Differences in views come up as both supporters and detractors of the theoretical views
put up their arguments to establish or credit their positions. Mitchell (2005) contends that
enlarged expenditure by the government past these precipitates an effect that is
diminishing on the economic growth. Certainly, suppose the government is to be
supportive in enhancing a quicker growth rate, the government undertakes this by stifling
18
the distribution of funds to uses that are destructive. However the likes of Ram (1986),
came up with a two-sector production theoretical framework, applied global analogous
statistics on investment, government size, and output from a large sample of 115
countries for the year 1960-1980, and established that the overall impact of government
size on economic growth is significantly positive.
Mudaki and Masaviru (2012) conducted a study on if the structure of public expenditure
has any impact on the progress of the economy in Kenya had study outcomes, which
were inconsistent to their priori expectations. Amanja and Morrisey (2005) endeavoured
to relate growth of the economy to foreign aid and investment, and established that there
was substantial negative influence on long run growth.
In Kenya, there exist researches on the growth of the economy in Kenya however the part
of expenditure by the government on planning and devolution and its influence on GDP
has not be well studied due to the fact that devolution is a novel aspect. Kenya adopted a
new dispensation, which gave way to devolution governance. The new Constitution gave
way to the creation Ministry of Devolution and Planning and to this end, this study strives
to critically assess if the spending by the government through this ministry has influence
on GDP.
The new dispensation led to a government, which decentralized and it retained all the
three autonomous arms of government, which include the Judiciary, Parliament, and the
Executive that are decentralized to the 47 Counties according to the Article 6 of the new
19
constitution and identified in the First Schedule.
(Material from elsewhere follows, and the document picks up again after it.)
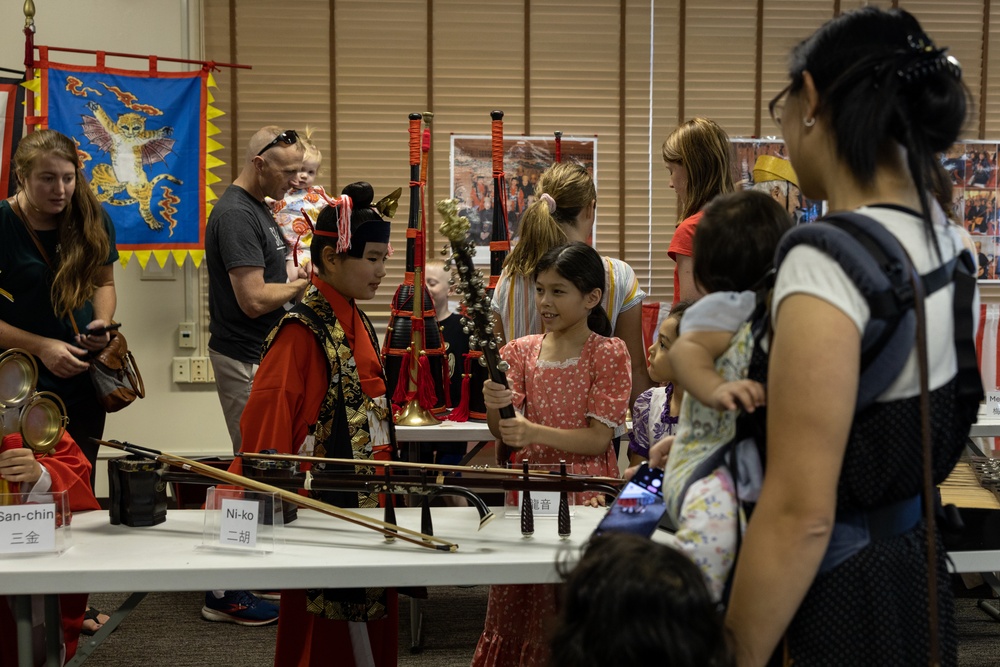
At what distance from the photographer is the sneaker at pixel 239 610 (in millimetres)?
3574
To this end, the formation of the 47
counties led to new government expenditure aspects because the main goal or aim of
devolution is to decentralize resources, representation, and power to the grassroots level.
Knowledge Gap
Therefore, the study seeks to fill the gap in knowledge and will enrich the academia by
critically analyzing whether the government is making the right choices on whether to
spend more or spend smart, particularly on devolution and infrastructure and also on the
other sectors like agriculture, security and defense, education and in the health and
whether this expenditure is having a positive or negative impact on gross domestic
product.
Research Question
In this study the research question was to establish, what is the impact of government
expenditure on the GDP in Kenya?
1.3 Objective of the Study
The overall objective of the study was to determine the impact of government
expenditure on gross domestic product in Kenya. This objective was achieved by keenly
and critically examining the independent variables of the study which were government
expenditure on agriculture, security and defence, health, and devolution, planning and
infrastructure in relation to the dependent variable which was gross domestic product
(GDP).
20
1.4 Value of the Study
The main objective of this research was to formulate an investigative model for
establishing differential influences of a variety of spending by government on
components pertaining the growth of the economy. The findings of this study would
make it possible for the policy makers to develop sound and solid approaches of
assessing the components, which determine economic growth and as such, be able to
allocate public funds in a manner that evades intuition in making expenditure decisions
that precipitate calamitous economic consequences. Participants need to be educated on
prioritization of the allocated funds to the various components. The study will have an
impact on the following:
Citizens
The study will enable individuals to understand the effectiveness of public expenditure on
the growth of the economy especially on the key sectors of study, their benefits in the
investment & job opportunities created as a result, their role in paying taxes willingly and
how government expenditure is of great benefit for the country’s economic growth as it
open gates for entrepreneurial investment opportunities.
Private investors
The study will help private investors to understand more about the significance of public
spending and the growth of the economy, the competitive advantage and the incentives
which the government offers on establishment of industries e.g. construction of road
network which encourages more investors to invest in the country hence generating
employment opportunities for locals and tax holiday for the new investors.
21
Government
The study will provide useful information to the government and its agencies on matters
of policy formulation, taxation and regulation of investment policies and therefore
commit resources to key sectors of the economy that may help spur or improve the
economic growth
Practitioners and potential researchers
The information from this research will also be of undeniable importance to the students,
academicians, economists, analysis’s and potential researchers who are interested on
further research on the subject i.e. the study will contribute immensely to the body of
knowledge.
22
CHAPTER TWO
LITERATURE REVIEW
2.1 Introduction
The chapter seeks to analyse both theoretical and empirical literature on government
expenditure and the growth of the economy are reviewed. The reviews are considered
important in providing a framework for understanding the effect of government
expenditure on the growth of the economy. It is imperative to note that economic theories
do not repeatedly provide tangible deductions concerning the effect of government
expenditures on the performance of the economy. However, many economists are in
tandem that there are situations whereby the level of government spending is beneficial to
the economy while other levels create retarded growth. To this end, the study adopts
hypothetical approaches, whereby the research would review theories with an aim of
undertaking their linkage to the study objective, which is the effect of government
spending on the progress of the economy.
2.2 Theoretical Literature Review
There are a number of theories advanced to explain the concept of government
expenditure. The following presents the discussion on each of them.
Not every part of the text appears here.